Al parecer, los judíos y gentiles que hayan alcanzado la salvación vivirán y trabajarán en Babilonia y otras ciudades importantes, aunque no sin dificultades, dadas las restricciones impuestas por el Falso Profeta (Apocalipsis 13:16–17). El apóstol Juan escuchó una voz del cielo que les ordenó a los creyentes que se fueran de Babilonia, ya que existía el peligro de que se convirtieran en parte del problema en lugar de ser parte de la solución. Si los creyentes se quedaran en Babilonia, podrían sucumbir a la tentación de participar de su vida cultural y religiosa.

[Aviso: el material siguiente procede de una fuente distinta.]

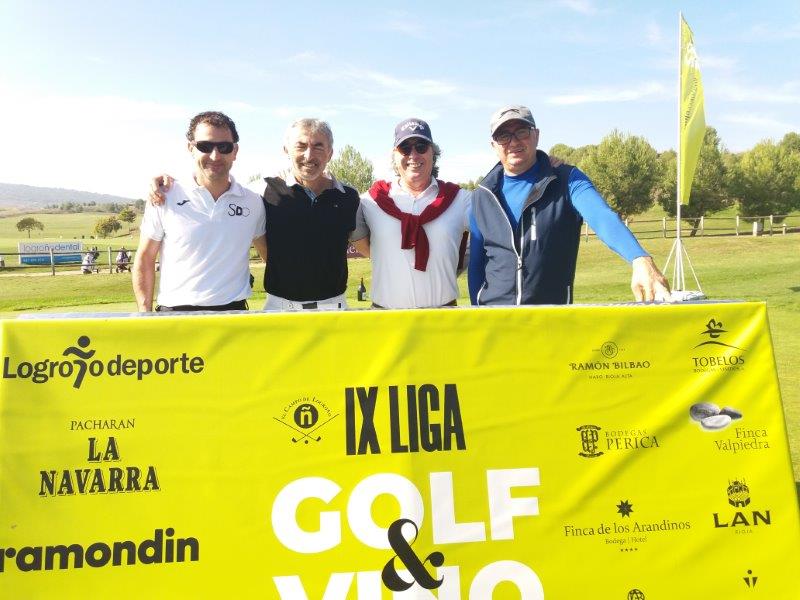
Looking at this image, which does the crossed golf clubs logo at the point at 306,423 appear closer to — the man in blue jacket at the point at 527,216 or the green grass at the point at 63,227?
the man in blue jacket at the point at 527,216

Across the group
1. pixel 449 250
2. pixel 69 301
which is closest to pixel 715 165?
pixel 69 301

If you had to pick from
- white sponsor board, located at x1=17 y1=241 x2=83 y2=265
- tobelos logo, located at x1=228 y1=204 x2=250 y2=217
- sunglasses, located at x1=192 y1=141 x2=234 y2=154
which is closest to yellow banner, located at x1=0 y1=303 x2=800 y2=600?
Answer: tobelos logo, located at x1=228 y1=204 x2=250 y2=217

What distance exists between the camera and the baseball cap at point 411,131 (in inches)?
161

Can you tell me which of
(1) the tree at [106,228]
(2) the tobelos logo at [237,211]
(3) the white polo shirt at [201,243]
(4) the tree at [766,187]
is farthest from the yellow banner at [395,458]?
(1) the tree at [106,228]

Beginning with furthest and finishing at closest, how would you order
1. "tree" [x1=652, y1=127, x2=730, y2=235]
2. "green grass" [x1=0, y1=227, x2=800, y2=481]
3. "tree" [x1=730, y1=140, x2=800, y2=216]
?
"tree" [x1=730, y1=140, x2=800, y2=216] → "tree" [x1=652, y1=127, x2=730, y2=235] → "green grass" [x1=0, y1=227, x2=800, y2=481]

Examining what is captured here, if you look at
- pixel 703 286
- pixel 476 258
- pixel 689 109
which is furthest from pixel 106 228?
pixel 476 258

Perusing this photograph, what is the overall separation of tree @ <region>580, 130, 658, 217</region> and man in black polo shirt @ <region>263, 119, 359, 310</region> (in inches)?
2356

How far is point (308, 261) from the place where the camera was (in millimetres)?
4074

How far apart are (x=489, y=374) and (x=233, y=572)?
1.30 metres

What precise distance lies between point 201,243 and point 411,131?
1.48m

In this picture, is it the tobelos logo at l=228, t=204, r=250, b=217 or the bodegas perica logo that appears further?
the tobelos logo at l=228, t=204, r=250, b=217

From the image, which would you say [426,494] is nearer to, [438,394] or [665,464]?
[438,394]

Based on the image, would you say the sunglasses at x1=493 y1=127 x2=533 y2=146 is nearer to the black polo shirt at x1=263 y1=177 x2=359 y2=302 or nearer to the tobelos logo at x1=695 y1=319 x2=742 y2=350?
the black polo shirt at x1=263 y1=177 x2=359 y2=302

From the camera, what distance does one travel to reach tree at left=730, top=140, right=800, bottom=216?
210 feet
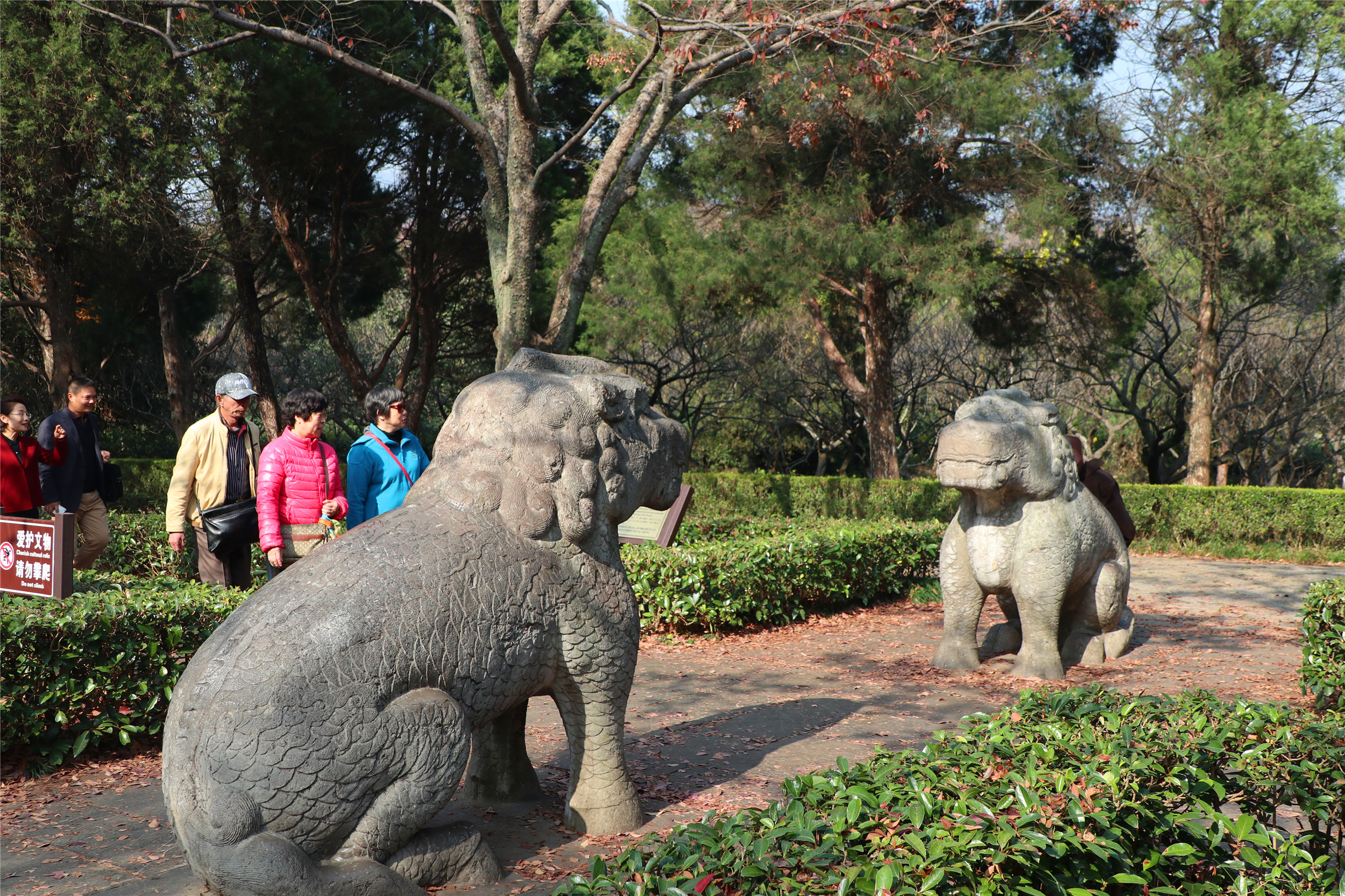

Génesis 13 nos relata la historia de Lot cuando se separó de su tío, Abraham, y se estableció cerca de Sodoma. Lot hizo eso a pesar de la reputación de inmoralidad y corrupción que se había ganado esa ciudad (Génesis 13:13). Finalmente, Lot se volvió demasiado complaciente y se mudó a Sodoma. Justo antes de que Dios destruyera la ciudad, dos ángeles le pidieron a Lot que abandonara la ciudad. Cuando comenzó a demorarse, los ángeles lo tuvieron que arrastrar físicamente a él y a su familia para llevárselos fuera de la ciudad (Génesis 19:1–22). Obviamente, Lot, su esposa y sus dos hijas habían "normalizado" su vida en Sodoma. Sin embargo, Lot se dio cuenta de su error cuando el Señor convirtió a toda la ciudad, con todos sus habitantes y todo lo que había en ella, en un montón de cenizas (Génesis 19:23–29).

Dios nunca le ha ordenado a Su pueblo que forme parte del sistema mundial malvado, sino que Su orden es que nos alejemos de ella. Vivir "en" un mundo caído no significa vivir de la misma manera que lo hacen los incrédulos (1 Corintios 5:9–11). En 2 Corintios 6:14, Pablo pregunta: "no se unan con los incrédulos en un yugo desigual. Pues ¿qué tiene en común la justicia con la injusticia? ¿O qué relación puede haber entre la luz y las tinieblas?". Compartir los pecados del sistema mundial malvado, o estar en estrecho contacto con él, nos puede llevar a sufrir el juicio que Dios ha preparado para todos ellos.